# push rod/valve spring oil dripper on 70 gto 400 ram air iii



## 684302 (Sep 12, 2020)

is this dripper absolutely necessary. will need modification if i am to use with roller rockers and tall valve covers. cannot find any tall covers that do not have baffles so i will need to remove the baffle from covers to accomadate factory dripper.
suggestions please


----------



## PontiacJim (Dec 29, 2012)

684302 said:


> is this dripper absolutely necessary. will need modification if i am to use with roller rockers and tall valve covers. cannot find any tall covers that do not have baffles so i will need to remove the baffle from covers to accomadate factory dripper.
> suggestions please


No, not absolutely necessary. As you found out, they won't work with roller rockers.
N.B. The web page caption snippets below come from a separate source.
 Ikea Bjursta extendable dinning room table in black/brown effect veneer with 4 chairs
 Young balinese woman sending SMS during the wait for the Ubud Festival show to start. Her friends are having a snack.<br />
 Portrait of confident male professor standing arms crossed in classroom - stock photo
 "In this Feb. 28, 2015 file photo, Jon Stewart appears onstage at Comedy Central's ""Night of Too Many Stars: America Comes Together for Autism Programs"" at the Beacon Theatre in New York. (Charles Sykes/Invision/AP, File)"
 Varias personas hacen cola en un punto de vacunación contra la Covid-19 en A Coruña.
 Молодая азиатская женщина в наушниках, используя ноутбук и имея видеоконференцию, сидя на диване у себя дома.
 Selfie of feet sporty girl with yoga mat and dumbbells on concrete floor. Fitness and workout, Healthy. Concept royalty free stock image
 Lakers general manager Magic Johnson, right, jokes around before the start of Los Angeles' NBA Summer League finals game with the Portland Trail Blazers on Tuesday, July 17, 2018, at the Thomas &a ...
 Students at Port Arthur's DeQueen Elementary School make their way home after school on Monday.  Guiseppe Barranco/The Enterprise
Another option is a set of valve covers that have the drippers spot welded to the inside top. Check these out if you feel you have to have them:









67-72 GTO FIREBIRD CHROME VALVE COVERS DRIPPERS 67-81 Pontiac 400 389 455 | eBay


VALVE COVERS HAVE THE DRIPPERS INSIDE! These new repro valve covers are correct in every way! will fit the Pontiac engines 326-350-389-400-421-428-455 engines from 1967-1982. These covers are sold as a pair.



www.ebay.com





So if you want to use drippers, then the valve cover route is the way to go. Otherwise, remove yours and put them in the corner for safe keeping as they are original pieces. Aftermarket valve covers don't have any provision for oil drippers.
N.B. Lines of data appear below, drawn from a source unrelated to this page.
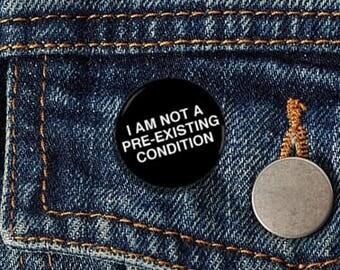"I Am Not A Pre-Existing Condition Plain 1"" pinback button"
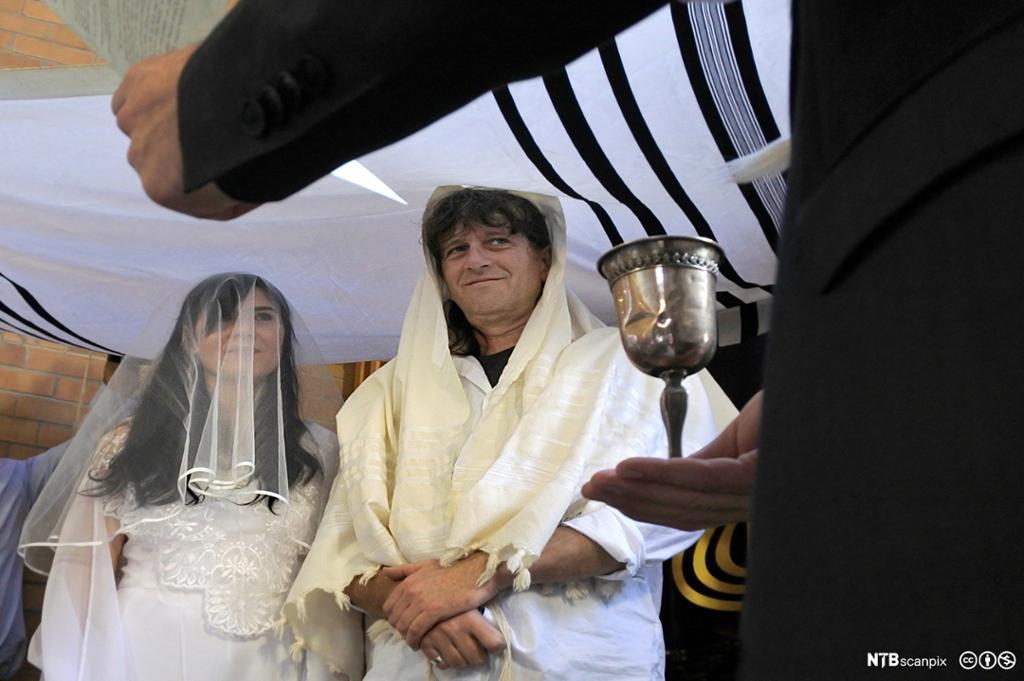 Et jødisk brudepar under en baldakin og en rabbiner som holder opp et glass vin. Foto.
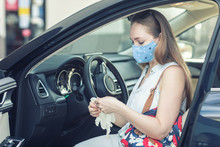 Young Woman Getting Out Of Her Car Wearing A Face Mask And Disposable Gloves. People Wearing Cloth Masks To Protect Themselves From Covid-19 Pandemic.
What I do recommend, is the rocker arm balls that have the oil grooves as shown in the picture. This will help to get oil to the rocker arm cup which not only lubricates but can help in cooling. I believe the factory rocker arm ball is smooth, and this is where the oil drippers can help as they supply oil onto the rockers/rocker ball.


----------



## Old Man Taylor (May 9, 2011)

I quit running drippers a long time ago, and I've never had any problem. That's with stock rockers, roller rockers and shaft rockers.


----------



## 684302 (Sep 12, 2020)

thanks. 
perhaps the dripper was a classic case of over-engineering or maybe with advancement of lubricants the dripper is no longer necessary.
regards


----------